運転席に戻ろうとした俺を止めたのはゆっくりと開かれた瞳だった。

「…恭介の…」

「うん?」

「…恭介の匂いがする…」

きっと俺のつけているアルマーニの香水のことだろう。
アルマーニは昔から気に入ってつけている。

「…ねぇ…バラの代わりにそれちょうだい」

どうやら、成人式のプレゼントを強請っているらしい。

「まだ、お前には早いよ」

そう、直にはまだこの香りは早い。

「…それが欲しい」

「香水が欲しいなら今度、二人で買いに行こう」

「嫌だ、それがいい」

俺の示した妥協案を受け入れる気は無いらしい。

「えらく、気に入ったんだな。滅多にこんなものつけないくせに」

運転席に体を戻し、シートにもたれ苦笑しながら煙草に火を点ける。
どうせいつもの我が侭だと思っていた。

そう思っていたのに…


「…恭介がずっと側にいるみたいだから…」

直の言葉に俺は言葉を失い直を見詰めた。

「…だから、それが欲しい」

アルコールのせいだろう。
普段の直なら言わないだろう素直な言葉は無意識に囁かれる口説き文句に
他ならない。
そして、それは俺が今まで経験してきた中で一番甘美な誘惑だった。

「…分かったよ。今度、一緒に買いに行こう」

「恭介の使ってるやつがいい。

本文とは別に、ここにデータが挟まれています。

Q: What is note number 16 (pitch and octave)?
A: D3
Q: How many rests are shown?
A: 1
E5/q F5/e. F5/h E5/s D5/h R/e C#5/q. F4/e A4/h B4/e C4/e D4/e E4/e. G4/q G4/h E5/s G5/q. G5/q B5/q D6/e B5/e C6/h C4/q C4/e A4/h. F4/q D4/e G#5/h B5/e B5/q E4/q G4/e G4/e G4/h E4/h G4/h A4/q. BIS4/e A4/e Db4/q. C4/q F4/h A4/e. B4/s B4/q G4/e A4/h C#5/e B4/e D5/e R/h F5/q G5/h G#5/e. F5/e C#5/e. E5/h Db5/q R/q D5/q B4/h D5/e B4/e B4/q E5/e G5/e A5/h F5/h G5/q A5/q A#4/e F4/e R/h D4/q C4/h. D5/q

今日、欲しい」

車の時計に目をやる。
時間は夜の十一時。

「今日はもう遅い、だから今度でいいだろう?」

宥めるように言い、シフトに手を乗せる。
シフトを動かそうとした手は服の袖を掴んだ直の手で止められた。

「…恭介のマンションに行きたい。連れてって…」


酔いのせいで少し濡れた瞳。

紅い唇から漏れる誘う台詞。

直の仕掛けた無邪気な罠に捕われて逃げられない―

罠にはまった俺の運命は全て直の手の中だ。


直の考えひとつで俺は天国にも地獄にも行ける。